- Produced by: William Randolph Hearst
- Animation by: Frank Moser Leon Searl
- Color process: Black and white
- Production company: International Film Service
- Distributed by: Hearst-Vitagraph News Pictorial
- Release date: February 25, 1916;
- Running time: 1:53
- Language: English

= Krazy Kat & Ignatz Mouse Discuss the Letter 'G' =

Krazy Kat & Ignatz Mouse Discuss the Letter 'G' is a 1916 silent short animated film featuring the comic strip character Krazy Kat. As with other animated shorts at the time, it was featured as an extra along with news reports that were released on film.

==Plot==
Krazy is a chef who works in a bistro. His customer is none other than Ignatz. Ignatz orders slices of roast duck with some gravy. Krazy serves the order and even includes a whole pizza as a bonus. He then talks to the mouse about the way a lot of well-known people wear names beginning with 'G'.

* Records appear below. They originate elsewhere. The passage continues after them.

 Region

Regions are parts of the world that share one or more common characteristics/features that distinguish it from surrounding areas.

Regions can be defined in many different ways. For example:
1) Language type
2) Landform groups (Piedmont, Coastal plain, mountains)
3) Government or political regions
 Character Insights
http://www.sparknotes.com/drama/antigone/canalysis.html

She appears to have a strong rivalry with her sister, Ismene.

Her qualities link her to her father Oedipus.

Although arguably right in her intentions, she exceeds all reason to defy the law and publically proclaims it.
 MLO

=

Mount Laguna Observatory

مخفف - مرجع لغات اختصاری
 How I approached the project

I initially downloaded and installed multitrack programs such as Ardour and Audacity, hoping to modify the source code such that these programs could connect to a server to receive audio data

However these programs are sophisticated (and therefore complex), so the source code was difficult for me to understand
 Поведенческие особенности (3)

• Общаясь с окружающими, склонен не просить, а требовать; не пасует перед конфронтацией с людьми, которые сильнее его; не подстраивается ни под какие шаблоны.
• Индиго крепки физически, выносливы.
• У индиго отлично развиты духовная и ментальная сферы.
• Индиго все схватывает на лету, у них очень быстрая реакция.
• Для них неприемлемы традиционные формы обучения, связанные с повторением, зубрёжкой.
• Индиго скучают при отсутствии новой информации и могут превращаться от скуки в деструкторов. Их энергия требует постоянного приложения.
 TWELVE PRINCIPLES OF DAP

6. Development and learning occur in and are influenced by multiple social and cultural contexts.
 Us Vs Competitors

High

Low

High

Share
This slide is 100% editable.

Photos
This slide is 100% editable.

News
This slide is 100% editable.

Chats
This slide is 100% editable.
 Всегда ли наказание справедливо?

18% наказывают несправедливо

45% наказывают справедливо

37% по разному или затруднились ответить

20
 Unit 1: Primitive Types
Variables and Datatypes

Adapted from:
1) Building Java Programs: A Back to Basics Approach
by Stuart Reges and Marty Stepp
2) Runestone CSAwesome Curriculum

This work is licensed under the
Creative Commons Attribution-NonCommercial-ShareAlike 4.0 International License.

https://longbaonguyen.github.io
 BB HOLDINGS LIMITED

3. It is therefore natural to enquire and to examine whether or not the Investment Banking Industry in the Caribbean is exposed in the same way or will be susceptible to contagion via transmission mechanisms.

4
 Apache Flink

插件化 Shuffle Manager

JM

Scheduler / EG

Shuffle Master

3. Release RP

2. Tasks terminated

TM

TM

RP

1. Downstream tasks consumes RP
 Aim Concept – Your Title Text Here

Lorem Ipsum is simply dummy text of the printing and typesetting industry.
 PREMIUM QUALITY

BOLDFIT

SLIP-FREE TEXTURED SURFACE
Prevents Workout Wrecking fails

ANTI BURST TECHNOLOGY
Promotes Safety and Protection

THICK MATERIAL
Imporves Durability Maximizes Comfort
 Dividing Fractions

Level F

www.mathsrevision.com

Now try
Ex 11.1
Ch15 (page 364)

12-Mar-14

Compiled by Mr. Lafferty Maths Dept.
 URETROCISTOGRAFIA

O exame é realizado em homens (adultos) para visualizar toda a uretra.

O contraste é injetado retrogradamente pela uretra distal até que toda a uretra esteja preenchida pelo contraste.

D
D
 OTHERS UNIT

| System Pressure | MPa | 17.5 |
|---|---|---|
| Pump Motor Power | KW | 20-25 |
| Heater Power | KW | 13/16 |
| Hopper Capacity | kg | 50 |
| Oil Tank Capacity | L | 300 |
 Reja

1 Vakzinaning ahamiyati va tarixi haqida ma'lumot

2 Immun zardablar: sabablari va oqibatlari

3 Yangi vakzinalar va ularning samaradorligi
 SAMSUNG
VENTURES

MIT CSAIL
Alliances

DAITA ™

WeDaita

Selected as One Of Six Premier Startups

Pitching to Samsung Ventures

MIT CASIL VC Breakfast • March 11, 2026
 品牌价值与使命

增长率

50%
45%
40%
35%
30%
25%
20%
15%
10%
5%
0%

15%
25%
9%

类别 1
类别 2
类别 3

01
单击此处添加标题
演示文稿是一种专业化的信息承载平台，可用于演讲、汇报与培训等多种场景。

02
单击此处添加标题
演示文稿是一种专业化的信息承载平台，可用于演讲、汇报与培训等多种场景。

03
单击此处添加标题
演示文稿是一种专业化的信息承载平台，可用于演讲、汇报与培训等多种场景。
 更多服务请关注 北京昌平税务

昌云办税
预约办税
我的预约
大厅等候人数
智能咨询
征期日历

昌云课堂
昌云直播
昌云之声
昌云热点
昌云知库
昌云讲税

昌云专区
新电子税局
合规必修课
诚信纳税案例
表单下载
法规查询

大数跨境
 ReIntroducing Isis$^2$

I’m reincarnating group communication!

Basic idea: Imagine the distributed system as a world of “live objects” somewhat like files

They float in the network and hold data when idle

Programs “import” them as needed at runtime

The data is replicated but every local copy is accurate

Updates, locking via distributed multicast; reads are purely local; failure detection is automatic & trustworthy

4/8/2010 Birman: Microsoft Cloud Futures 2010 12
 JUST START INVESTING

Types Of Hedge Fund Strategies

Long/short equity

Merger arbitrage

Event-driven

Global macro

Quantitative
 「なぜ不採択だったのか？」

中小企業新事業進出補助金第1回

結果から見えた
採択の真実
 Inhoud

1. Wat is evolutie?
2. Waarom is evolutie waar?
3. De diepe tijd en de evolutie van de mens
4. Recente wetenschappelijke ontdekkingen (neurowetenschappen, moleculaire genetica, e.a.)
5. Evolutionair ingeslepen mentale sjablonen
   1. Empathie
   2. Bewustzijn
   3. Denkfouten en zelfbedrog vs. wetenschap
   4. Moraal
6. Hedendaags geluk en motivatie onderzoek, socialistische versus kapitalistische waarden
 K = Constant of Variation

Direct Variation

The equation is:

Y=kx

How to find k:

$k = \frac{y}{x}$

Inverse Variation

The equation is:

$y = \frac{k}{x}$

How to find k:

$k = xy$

Ignatz, however, does not believe in the trend and therefore asks the cat to name a few individuals who share it. Krazy gives "G. Washington" as an example, although the others such as "G. Rusalem" (Jerusalem) and "G. Hosafat" (Jehosaphat) sound more like puns. Krazy then offers Ignatz one more bonus in a large strawberry pie. Ignatz finds the subject rather ludicrous as the cynical mouse splats the pie on the cat. Though flat on his front and covered in jam, Krazy is pretty quiet on the matter.